Type out the summer journal entry below word for word, from "Ok, so I have" to "Yeah it has.".

-- START OF Passage shown --

Well, I'm sunburnt, have tanlines now, dusty flip flops, a wet bathing suit, and plenty of picnic food in my stomach...yup summer is definetly here. I'm also really proud of myself that I've survived my first two weeks without Joe and Dan. It's kinda sad that I haven't talked to them in 2 whole weeks but i've sent them a letter to keep in touch...i have no idea how long it's going to take to get over there but I know it will before they leave. This summer has been quite incredible for me and the fact that i survived most of it is pretty incredible too. Not like I've been doing anything dangerous like that or whatever but half the things I've done would kill me out of pure embarassment...I think I've gotten over that haha.
Ok, so I have to admit, I'm getting sad. We're in mid-July, this means that there's about a month and a half left in summer which means in a little under in a month and a half Sara, Katie, and Drea are leaving to Chico, SoCal, and Arizona. Hit me like a bolt of lightning on Sunday...as well as plenty of seaweed. When I realized that I realized how close I've become to a lot of Townsend people that have become more than that, friends, compadres, sisters, buddies, everything. There's nothing I love more than to be surrounded by EVERYONE that I have collectively met over the past 3 and half years. In fact the past three years or so...has been three and a half years? Yeah it has.

-- END OF Passage shown --
-- START OF Raw data --

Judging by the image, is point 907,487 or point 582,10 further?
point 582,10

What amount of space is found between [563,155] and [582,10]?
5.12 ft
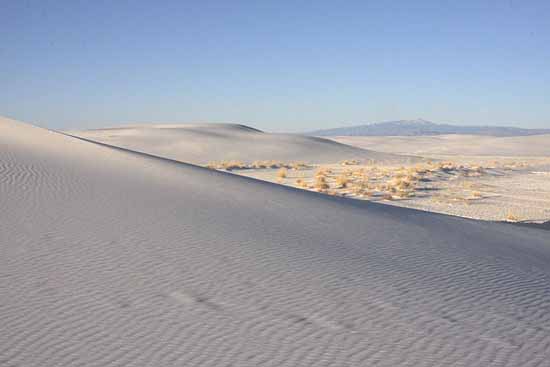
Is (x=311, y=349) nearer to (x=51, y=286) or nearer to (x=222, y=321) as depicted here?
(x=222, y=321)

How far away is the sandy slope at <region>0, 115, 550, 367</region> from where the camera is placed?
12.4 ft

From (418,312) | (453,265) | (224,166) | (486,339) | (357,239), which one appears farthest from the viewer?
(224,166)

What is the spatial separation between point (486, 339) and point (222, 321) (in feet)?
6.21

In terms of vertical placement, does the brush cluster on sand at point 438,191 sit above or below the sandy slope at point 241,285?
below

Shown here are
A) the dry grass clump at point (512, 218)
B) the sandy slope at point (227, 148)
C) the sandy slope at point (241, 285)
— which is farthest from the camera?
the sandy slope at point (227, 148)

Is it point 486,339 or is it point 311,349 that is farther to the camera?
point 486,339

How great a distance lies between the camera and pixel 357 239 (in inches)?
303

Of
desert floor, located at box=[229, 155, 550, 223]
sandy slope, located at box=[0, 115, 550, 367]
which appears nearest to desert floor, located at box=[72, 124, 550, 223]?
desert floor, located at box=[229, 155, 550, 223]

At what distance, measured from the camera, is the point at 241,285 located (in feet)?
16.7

-- END OF Raw data --

__Worked answer__:
Ok, so I have to admit, I'm getting sad. We're in mid-July, this means that there's about a month and a half left in summer which means in a little under in a month and a half Sara, Katie, and Drea are leaving to Chico, SoCal, and Arizona. Hit me like a bolt of lightning on Sunday...as well as plenty of seaweed. When I realized that I realized how close I've become to a lot of Townsend people that have become more than that, friends, compadres, sisters, buddies, everything. There's nothing I love more than to be surrounded by EVERYONE that I have collectively met over the past 3 and half years. In fact the past three years or so...has been three and a half years? Yeah it has.